He met no one: people had gone
home early on Christmas eve. He had no home to go to: pah! there
were plenty of hotels, he remembered, smiling grimly. It was
bitter cold: he buttoned up his coat tightly, as he walked slowly
along as if waiting for some one,--wondering dully if the gray
air were any colder or stiller than the heart hardly beating
under the coat. Well, men had conquered Fate, conquered life and
love, before now. It grew darker: he was pacing now slowly in
the shadow of a long low wall surrounding the grounds of some
building. When he came near the gate, he would stop and listen:
he could have heard a sparrow on the snow, it was so still.
After a while he did hear footsteps, crunching the snow heavily;
the gate clicked as they came out: it was Knowles, and the
clergyman whom Dr. Cox did not like; Vandyke was his name.
"Don't bolt the gate," said Knowles; "Miss Howth will be out
presently."
They sat down on a pile of lumber near by, waiting, apparently.

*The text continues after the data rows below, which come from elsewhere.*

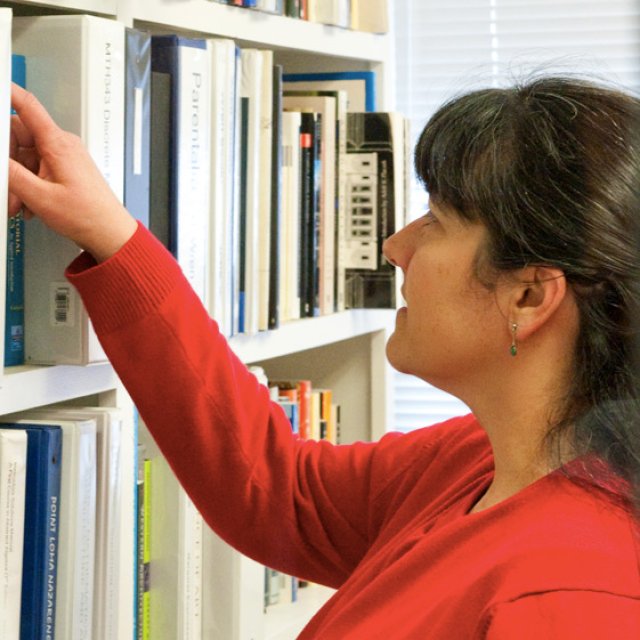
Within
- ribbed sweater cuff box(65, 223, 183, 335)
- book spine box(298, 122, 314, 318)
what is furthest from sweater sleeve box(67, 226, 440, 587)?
book spine box(298, 122, 314, 318)

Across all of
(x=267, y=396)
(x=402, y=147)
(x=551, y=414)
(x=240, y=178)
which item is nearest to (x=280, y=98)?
(x=240, y=178)

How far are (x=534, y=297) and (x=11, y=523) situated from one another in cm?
49

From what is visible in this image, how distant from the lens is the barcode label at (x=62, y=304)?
102 centimetres

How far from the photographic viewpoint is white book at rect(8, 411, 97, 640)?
104 cm

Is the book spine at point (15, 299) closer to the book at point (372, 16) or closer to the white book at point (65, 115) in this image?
the white book at point (65, 115)

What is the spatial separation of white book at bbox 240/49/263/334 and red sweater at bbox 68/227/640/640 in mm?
160

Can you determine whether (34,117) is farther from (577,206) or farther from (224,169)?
(577,206)

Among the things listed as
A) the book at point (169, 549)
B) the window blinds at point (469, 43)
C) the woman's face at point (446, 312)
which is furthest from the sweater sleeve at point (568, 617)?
the window blinds at point (469, 43)

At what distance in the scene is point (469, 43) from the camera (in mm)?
2170

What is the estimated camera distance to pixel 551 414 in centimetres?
94

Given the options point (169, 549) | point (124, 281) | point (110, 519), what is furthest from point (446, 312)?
point (169, 549)

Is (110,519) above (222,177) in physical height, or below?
below

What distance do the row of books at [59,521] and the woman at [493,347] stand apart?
0.07 metres

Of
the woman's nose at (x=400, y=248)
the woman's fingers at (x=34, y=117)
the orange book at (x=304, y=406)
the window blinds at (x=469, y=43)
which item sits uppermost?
the window blinds at (x=469, y=43)
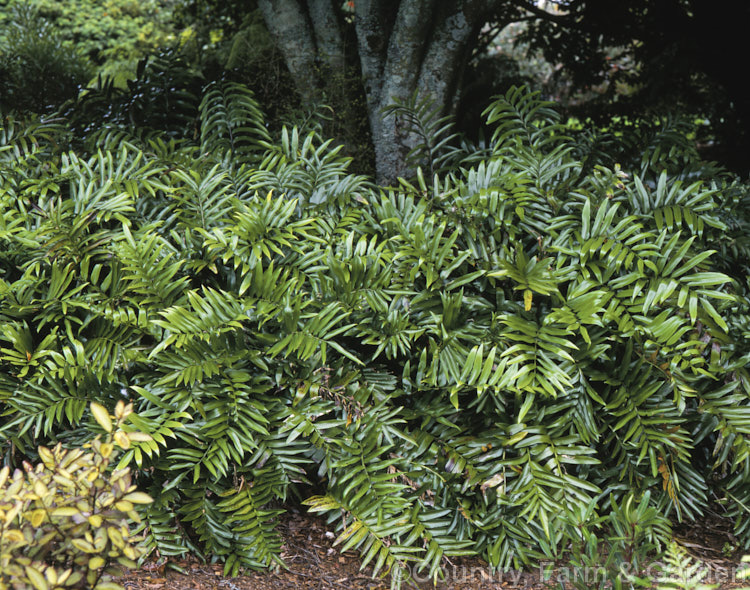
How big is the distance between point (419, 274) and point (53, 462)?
1.73 metres

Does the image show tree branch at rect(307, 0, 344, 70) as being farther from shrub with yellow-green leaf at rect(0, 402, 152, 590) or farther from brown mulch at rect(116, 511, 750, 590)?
shrub with yellow-green leaf at rect(0, 402, 152, 590)

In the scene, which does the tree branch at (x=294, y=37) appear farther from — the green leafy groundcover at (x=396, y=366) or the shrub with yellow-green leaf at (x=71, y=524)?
the shrub with yellow-green leaf at (x=71, y=524)

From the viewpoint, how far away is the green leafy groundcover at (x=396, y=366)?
243 centimetres

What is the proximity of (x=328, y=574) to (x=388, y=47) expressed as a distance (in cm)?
346

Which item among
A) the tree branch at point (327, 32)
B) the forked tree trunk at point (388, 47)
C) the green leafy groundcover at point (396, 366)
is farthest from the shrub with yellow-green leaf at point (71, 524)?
the tree branch at point (327, 32)

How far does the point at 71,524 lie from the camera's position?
1.45 meters

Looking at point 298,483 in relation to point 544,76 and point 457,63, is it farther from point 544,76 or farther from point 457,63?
point 544,76

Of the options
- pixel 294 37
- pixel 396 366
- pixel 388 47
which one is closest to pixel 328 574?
pixel 396 366

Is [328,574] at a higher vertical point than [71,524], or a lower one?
lower

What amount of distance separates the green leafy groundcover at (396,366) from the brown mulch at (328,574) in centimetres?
8

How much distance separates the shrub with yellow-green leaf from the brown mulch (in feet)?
3.27

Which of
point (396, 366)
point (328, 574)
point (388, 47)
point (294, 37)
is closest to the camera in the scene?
point (328, 574)

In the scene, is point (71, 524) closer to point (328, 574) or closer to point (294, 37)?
point (328, 574)

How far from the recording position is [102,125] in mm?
3955
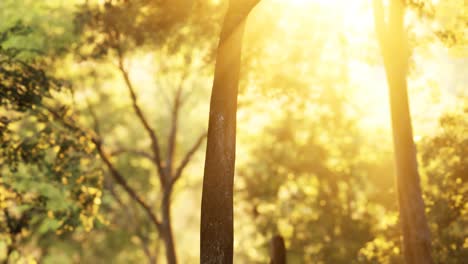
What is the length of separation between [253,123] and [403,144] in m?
23.4

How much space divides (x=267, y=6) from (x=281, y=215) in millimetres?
17201

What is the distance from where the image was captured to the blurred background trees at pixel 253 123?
23.1 m

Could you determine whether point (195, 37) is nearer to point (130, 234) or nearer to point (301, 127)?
point (301, 127)

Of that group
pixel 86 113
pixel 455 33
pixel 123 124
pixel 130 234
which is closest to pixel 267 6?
pixel 455 33

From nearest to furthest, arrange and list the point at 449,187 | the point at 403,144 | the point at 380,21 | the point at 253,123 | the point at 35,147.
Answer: the point at 403,144
the point at 380,21
the point at 35,147
the point at 449,187
the point at 253,123

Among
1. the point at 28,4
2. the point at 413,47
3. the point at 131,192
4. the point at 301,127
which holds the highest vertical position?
the point at 301,127

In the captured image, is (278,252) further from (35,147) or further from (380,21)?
(35,147)

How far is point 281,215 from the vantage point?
42.8m

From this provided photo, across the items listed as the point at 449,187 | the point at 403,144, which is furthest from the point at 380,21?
the point at 449,187

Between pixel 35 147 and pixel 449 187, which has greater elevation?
pixel 35 147

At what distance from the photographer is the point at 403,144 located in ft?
64.4

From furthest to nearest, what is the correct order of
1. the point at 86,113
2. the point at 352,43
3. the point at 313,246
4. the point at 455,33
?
the point at 86,113
the point at 313,246
the point at 352,43
the point at 455,33

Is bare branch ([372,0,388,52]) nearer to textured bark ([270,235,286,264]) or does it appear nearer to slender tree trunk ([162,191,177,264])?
textured bark ([270,235,286,264])

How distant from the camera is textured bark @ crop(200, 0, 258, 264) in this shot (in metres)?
13.3
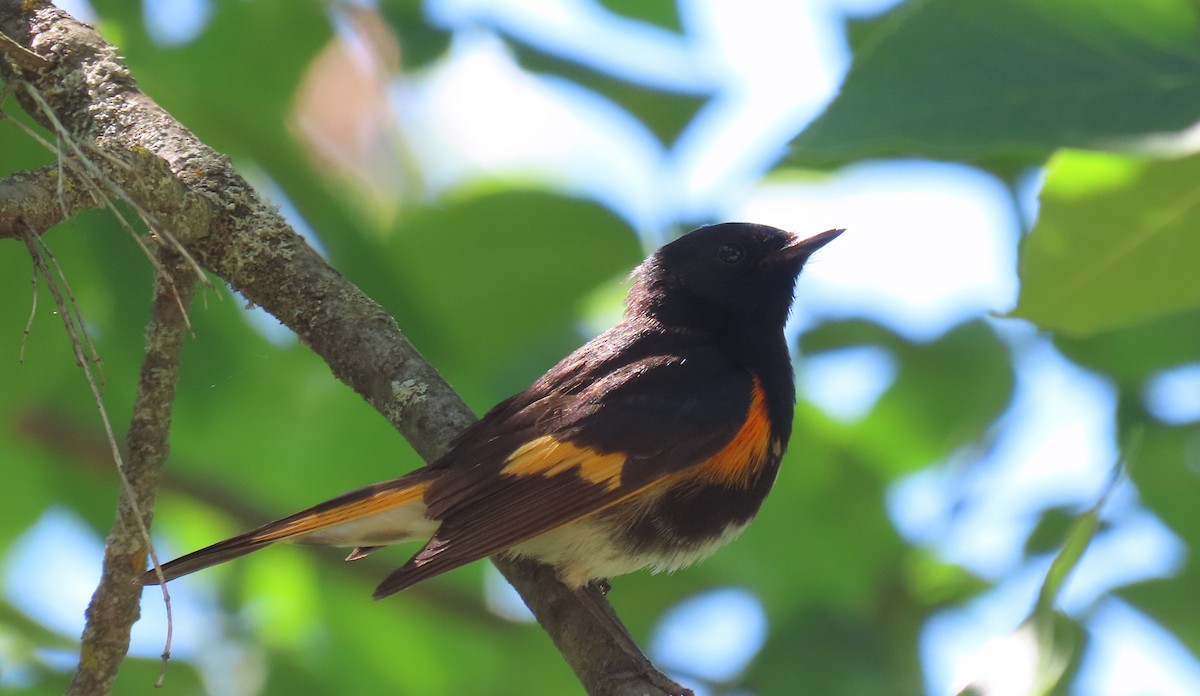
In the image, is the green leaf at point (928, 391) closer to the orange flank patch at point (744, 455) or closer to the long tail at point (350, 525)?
the orange flank patch at point (744, 455)

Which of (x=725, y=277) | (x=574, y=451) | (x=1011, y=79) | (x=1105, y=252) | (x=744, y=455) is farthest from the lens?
(x=725, y=277)

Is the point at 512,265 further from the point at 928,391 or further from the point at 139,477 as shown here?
the point at 928,391

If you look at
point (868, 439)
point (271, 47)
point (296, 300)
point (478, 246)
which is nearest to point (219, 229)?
point (296, 300)

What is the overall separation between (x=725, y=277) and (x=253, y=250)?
1.49 m

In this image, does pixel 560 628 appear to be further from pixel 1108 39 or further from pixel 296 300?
pixel 1108 39

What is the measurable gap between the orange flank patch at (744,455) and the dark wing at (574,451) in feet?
0.08

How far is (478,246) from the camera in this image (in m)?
3.33

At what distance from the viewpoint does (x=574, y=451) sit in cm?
271

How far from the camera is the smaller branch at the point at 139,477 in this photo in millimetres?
2203

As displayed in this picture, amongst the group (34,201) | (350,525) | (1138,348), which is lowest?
(1138,348)

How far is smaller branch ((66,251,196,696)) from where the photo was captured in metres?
2.20

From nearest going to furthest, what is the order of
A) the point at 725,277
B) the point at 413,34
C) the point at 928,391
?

Holmes went up and joined them, standing in the shadow of the
lumber, talking to Vandyke. He did not meet him, perhaps, once
in six months; but he believed in the man, thoroughly.
"I've just helped Knowles build a Christmas-tree in yonder,--the
House of Refuge: you know. He could not tell an oak from an
arbor-vitae, I believe."
Knowles was in no mood for quizzing.
"There are other things I don't know," he said, gloomily,
recurring to some subject Holmes had interrupted.